Kidal, un symbole de la chute des mercenaires russes
Lundi, l’Africa Corps, contrôlé par le ministère russe de la Défense, a officiellement confirmé son retrait de Kidal. Ce revers marque un retournement de situation pour les rebelles touaregs du FLA, qui avaient perdu la ville aux mains des mercenaires de Wagner en novembre 2023. À l’époque, ces derniers avaient brandi fièrement leur emblème, une tête de mort blanche sur fond noir. « La prise de Kidal représentait le seul succès stratégique tangible des Russes au Mali depuis leur arrivée en 2021 », souligne Djenabou Cissé, chercheuse associée à la Fondation pour la recherche stratégique. La perte de cette ville sonne donc comme un échec cuisant pour Moscou et ses alliés maliens.
L’avancée djihadiste s’intensifie malgré l’intervention russe
Depuis 2021, la junte malienne a fait appel aux mercenaires russes pour lutter contre l’insurrection djihadiste. D’abord avec le groupe Wagner, puis avec l’Africa Corps depuis 2025, sans succès. Les violences n’ont fait qu’empirer, et certaines des pires exactions contre les civils ont été attribuées aux forces russes et à l’armée malienne. « Les mercenaires russes se sont révélés inefficaces en tant que partenaires dans la lutte antiterroriste », déclare Wassim Nasr, expert en mouvements djihadistes, au Washington Post. Depuis 2021, des rapports de l’ONU et de la Fédération internationale pour les droits humains ont documenté une hausse des violences sexuelles perpétrées par les troupes maliennes et leurs supplétifs russes.

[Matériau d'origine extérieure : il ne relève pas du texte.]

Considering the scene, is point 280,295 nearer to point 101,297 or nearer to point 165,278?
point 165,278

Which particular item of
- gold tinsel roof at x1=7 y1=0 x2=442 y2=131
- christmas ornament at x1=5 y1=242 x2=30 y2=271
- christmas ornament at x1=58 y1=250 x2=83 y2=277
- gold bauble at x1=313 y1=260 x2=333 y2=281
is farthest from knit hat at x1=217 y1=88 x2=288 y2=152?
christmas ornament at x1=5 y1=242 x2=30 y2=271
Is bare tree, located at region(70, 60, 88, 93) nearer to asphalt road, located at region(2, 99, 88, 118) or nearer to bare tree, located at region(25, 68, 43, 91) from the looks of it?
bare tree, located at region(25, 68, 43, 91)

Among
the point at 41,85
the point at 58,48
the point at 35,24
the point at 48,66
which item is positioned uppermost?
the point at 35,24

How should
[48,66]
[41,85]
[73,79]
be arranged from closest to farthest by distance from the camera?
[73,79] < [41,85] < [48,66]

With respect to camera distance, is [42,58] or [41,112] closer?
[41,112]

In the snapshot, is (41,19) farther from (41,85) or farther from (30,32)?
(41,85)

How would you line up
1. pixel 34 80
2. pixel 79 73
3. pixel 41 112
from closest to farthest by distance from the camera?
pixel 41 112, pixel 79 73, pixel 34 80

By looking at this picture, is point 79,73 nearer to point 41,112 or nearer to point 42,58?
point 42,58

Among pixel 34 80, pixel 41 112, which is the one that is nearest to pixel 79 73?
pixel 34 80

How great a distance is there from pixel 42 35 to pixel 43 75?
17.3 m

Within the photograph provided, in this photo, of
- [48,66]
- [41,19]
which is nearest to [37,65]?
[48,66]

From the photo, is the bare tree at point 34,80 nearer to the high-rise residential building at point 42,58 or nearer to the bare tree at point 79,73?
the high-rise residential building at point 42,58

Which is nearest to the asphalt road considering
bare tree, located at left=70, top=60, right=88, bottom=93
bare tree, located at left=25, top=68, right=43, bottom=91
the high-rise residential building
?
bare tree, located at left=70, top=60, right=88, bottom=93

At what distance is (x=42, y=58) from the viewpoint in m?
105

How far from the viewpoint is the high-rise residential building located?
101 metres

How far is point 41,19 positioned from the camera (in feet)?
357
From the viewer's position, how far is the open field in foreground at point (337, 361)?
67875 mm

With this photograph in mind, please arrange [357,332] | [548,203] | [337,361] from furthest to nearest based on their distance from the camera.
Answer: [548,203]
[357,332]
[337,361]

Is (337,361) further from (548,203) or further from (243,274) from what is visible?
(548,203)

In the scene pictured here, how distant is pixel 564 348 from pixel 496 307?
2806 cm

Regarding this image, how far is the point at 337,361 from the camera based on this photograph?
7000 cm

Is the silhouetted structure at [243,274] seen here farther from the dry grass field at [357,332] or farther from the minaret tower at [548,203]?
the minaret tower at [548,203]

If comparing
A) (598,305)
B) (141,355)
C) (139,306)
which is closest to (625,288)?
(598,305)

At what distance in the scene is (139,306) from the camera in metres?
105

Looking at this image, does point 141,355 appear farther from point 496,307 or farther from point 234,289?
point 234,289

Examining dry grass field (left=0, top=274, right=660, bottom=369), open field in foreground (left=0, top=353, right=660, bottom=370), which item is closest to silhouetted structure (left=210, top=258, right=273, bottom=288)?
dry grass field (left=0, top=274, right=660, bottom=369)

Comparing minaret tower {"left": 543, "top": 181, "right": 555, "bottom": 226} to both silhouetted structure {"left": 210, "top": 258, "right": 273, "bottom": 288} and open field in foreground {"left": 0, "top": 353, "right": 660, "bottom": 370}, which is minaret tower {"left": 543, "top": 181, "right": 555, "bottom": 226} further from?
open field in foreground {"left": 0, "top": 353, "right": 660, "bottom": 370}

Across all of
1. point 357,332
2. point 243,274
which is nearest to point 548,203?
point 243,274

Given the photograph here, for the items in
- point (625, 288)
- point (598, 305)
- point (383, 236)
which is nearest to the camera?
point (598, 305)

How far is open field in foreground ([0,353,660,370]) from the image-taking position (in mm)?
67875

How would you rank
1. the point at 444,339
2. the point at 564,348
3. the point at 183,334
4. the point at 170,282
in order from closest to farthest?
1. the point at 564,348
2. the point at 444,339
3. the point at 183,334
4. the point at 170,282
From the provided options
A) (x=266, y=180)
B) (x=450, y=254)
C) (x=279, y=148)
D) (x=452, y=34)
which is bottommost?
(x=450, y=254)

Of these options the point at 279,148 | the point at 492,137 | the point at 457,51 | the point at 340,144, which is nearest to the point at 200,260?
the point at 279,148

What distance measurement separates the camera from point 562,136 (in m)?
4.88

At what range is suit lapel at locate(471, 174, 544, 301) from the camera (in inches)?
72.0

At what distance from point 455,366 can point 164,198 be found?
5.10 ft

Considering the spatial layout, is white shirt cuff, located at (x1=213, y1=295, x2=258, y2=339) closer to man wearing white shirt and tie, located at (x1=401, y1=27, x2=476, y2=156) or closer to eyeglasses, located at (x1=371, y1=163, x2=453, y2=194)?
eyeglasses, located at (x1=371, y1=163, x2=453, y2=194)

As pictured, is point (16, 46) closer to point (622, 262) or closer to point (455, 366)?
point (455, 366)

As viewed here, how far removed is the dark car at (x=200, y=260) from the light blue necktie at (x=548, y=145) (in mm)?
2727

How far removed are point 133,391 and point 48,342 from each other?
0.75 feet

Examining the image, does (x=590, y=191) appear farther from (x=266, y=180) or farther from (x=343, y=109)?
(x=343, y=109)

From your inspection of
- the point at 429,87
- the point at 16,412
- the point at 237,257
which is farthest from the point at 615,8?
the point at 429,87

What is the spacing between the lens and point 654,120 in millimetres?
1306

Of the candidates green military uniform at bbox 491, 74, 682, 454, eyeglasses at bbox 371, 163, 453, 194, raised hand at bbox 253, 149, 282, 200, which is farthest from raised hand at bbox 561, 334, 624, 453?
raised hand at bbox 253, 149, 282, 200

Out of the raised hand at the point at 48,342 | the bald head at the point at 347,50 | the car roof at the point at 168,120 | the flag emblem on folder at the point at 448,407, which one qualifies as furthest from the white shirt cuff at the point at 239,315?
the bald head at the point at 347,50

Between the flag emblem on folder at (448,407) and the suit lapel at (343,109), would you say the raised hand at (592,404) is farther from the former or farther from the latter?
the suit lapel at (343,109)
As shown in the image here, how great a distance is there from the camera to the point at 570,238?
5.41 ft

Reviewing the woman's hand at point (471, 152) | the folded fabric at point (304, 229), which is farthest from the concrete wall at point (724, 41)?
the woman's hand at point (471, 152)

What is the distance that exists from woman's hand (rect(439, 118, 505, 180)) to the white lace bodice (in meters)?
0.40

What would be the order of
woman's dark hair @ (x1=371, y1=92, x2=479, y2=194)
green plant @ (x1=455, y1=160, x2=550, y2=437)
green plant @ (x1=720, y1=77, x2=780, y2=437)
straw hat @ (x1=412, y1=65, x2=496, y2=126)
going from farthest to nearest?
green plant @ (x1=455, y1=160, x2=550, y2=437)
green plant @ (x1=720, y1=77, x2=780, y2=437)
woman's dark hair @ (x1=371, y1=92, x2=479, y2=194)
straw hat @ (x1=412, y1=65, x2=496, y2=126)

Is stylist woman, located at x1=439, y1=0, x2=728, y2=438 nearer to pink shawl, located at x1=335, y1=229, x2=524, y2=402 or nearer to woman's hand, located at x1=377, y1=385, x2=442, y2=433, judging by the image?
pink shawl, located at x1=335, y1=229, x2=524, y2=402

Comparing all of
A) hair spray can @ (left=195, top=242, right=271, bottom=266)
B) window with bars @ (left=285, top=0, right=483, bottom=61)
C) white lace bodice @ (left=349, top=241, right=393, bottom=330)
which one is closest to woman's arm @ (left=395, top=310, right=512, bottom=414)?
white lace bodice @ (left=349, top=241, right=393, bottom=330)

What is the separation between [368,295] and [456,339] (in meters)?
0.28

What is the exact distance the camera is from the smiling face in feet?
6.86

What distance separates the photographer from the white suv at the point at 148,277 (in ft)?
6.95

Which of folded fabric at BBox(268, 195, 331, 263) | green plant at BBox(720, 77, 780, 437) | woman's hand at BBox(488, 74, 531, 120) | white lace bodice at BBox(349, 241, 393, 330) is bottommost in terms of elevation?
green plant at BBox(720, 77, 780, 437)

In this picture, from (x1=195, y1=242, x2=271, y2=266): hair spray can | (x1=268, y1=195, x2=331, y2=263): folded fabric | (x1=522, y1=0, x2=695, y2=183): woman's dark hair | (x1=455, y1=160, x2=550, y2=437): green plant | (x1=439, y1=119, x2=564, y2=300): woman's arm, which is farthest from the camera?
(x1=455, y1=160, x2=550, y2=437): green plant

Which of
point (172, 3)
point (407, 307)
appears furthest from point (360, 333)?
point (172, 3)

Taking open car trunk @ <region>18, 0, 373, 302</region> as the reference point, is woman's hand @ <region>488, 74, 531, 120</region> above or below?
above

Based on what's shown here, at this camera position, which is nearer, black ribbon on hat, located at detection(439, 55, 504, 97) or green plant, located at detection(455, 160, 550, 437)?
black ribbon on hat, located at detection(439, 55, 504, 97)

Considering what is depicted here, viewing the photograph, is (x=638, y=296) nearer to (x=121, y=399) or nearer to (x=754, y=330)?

Les attaques de ce week-end ont confirmé ces lacunes. Des vidéos venues de tout le pays montrent l’ampleur des dégâts : à Kidal, les djihadistes ont pris le contrôle du bureau du gouverneur, tandis qu’à Bamako, des habitants ont assisté, impuissants, à l’entrée des combattants du GSIM. À Kati, bastion militaire de la junte, une explosion a détruit la résidence du ministre de la Défense, Sadio Camara, tué lors de l’offensive.
Un climat de méfiance envers les mercenaires russes
Lors d’une allocution télévisée, le président de la junte, Assimi Goïta, a tenté de rassurer la population en affirmant que la situation était « sous contrôle ». Il a promis que les opérations militaires se poursuivraient jusqu’à l’éradication totale des groupes responsables. Cependant, les déclarations officielles contrastent avec les témoignages locaux. Un officier malien anonyme a révélé à l’antenne de RFI que les mercenaires russes auraient été informés de l’attaque trois jours à l’avance par le gouverneur de Kidal, sans qu’aucune mesure ne soit prise. « Les Russes nous ont trahis à Kidal », a-t-il déclaré. Selon lui, ces derniers auraient même négocié leur départ avant l’assaut. Leur recul dans le nord du pays pourrait fragiliser davantage une armée malienne déjà en difficulté.
Face aux questions sur la capacité de l’Africa Corps à stabiliser la situation, le porte-parole du Kremlin, Dmitri Peskov, a évité de répondre lors de son point presse du 28 avril. Il s’est contenté d’affirmer que les forces russes avaient empêché une tentative de coup d’État menée par le FLA et le GSIM, selon les informations de l’agence Reuters.